On this date in 1847, Maria Mitchell, a 31-year-old Nantucket, MA librarian who was fascinated with astronomy, climbed to her family’s rooftop and scanned the sky with a two-inch reflecting telescope. According to a profile of her on the American Physical Society website, she noticed a small blurry streak, and guessed immediately that it might be a comet. Mitchell carefully recorded the object’s position and continued to observe it to verify her hunch. International astronomical officials initially credited the comet’s discovery to an Italian astronomer, Francesco DiVico, who was the first to report seeing it in Europe, two days after Mitchell did. But when they learned of her report, she got the proper recognition, and the object was designated Comet Mitchell (C/1847 T1) in her honor. (Here’s a picture of it.)
Mitchell gained such international renown that the King of Denmark awarded her a medal. Mitchell, an alumnus of Cyrus Peirce’s School for Young Ladies who was largely self-taught in the sciences, went on to become a professor at Vassar College and America’s first professional woman astronomer. She was also the first woman elected to the American Academy of Arts and Sciences, the American Association for the Advancement of Sciences, and the American Philosophical Society.
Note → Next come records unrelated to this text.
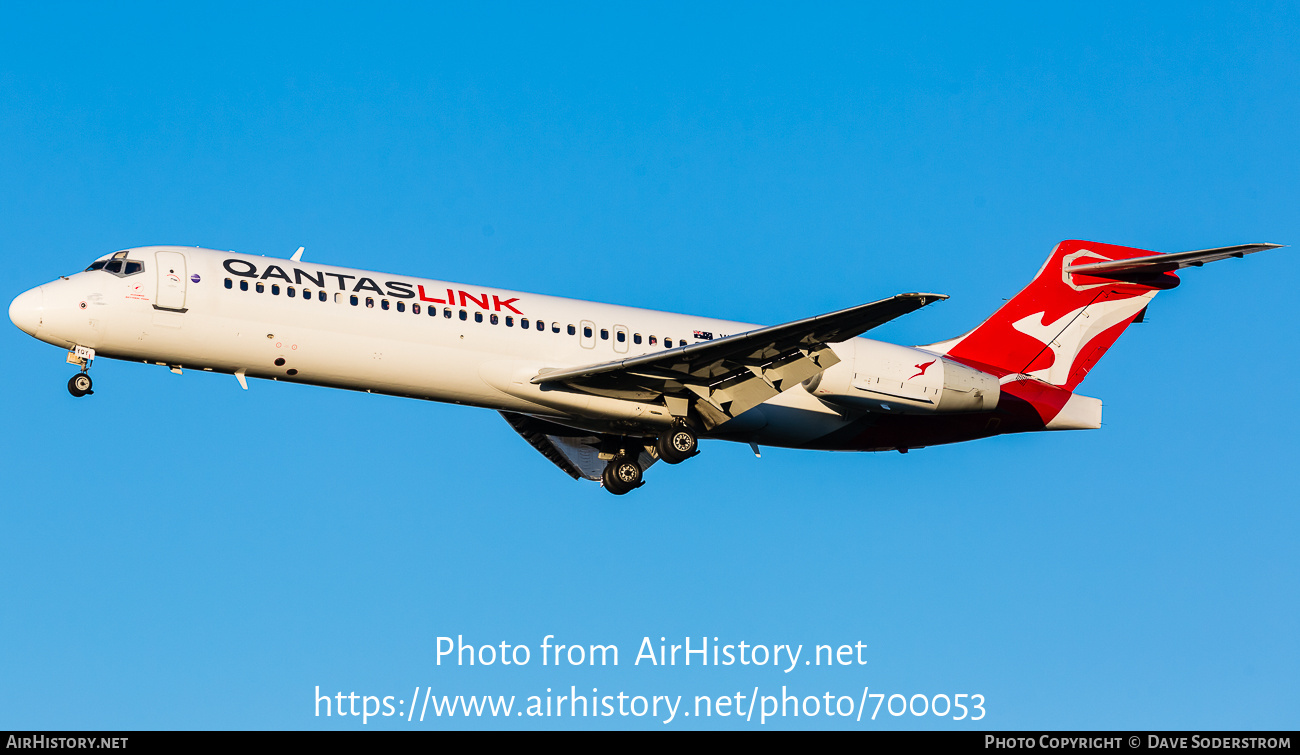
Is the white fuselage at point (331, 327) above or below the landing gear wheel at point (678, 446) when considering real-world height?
above

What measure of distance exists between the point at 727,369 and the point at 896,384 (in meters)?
3.48

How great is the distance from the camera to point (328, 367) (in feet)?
75.2

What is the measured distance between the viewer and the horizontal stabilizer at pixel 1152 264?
82.2 feet

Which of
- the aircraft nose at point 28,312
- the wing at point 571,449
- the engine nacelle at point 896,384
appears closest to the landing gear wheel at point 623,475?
the wing at point 571,449

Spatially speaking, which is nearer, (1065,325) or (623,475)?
(623,475)

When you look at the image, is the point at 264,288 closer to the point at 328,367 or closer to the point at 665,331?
the point at 328,367

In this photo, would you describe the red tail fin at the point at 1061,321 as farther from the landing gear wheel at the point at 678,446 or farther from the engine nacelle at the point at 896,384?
the landing gear wheel at the point at 678,446

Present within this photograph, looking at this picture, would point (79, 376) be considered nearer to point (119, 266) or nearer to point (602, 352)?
point (119, 266)

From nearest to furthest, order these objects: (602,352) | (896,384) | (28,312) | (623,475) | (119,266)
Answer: (28,312) < (119,266) < (602,352) < (896,384) < (623,475)

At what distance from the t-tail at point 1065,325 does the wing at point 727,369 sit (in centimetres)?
546

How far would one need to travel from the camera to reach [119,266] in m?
22.6

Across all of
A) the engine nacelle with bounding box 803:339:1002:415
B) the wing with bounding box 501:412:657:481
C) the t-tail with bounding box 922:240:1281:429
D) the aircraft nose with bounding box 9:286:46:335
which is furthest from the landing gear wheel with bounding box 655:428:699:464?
the aircraft nose with bounding box 9:286:46:335

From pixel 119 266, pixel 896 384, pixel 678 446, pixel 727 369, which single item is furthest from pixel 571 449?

The Lunar crater Mitchell, which you can see in this photo, is named for her.
Mitchell also made an important contribution as an advocate of women in the sciences. As a Mitchell biography by Beatrice Gormley notes, used astronomy to teach her Vassar students not just about the heavens, but to think independently. “Until women throw off this reverence for authority, they will not develop,” she said. “But when they come to truth through their investigations, when doubt leads them to discovery, the truth they get will be theirs.”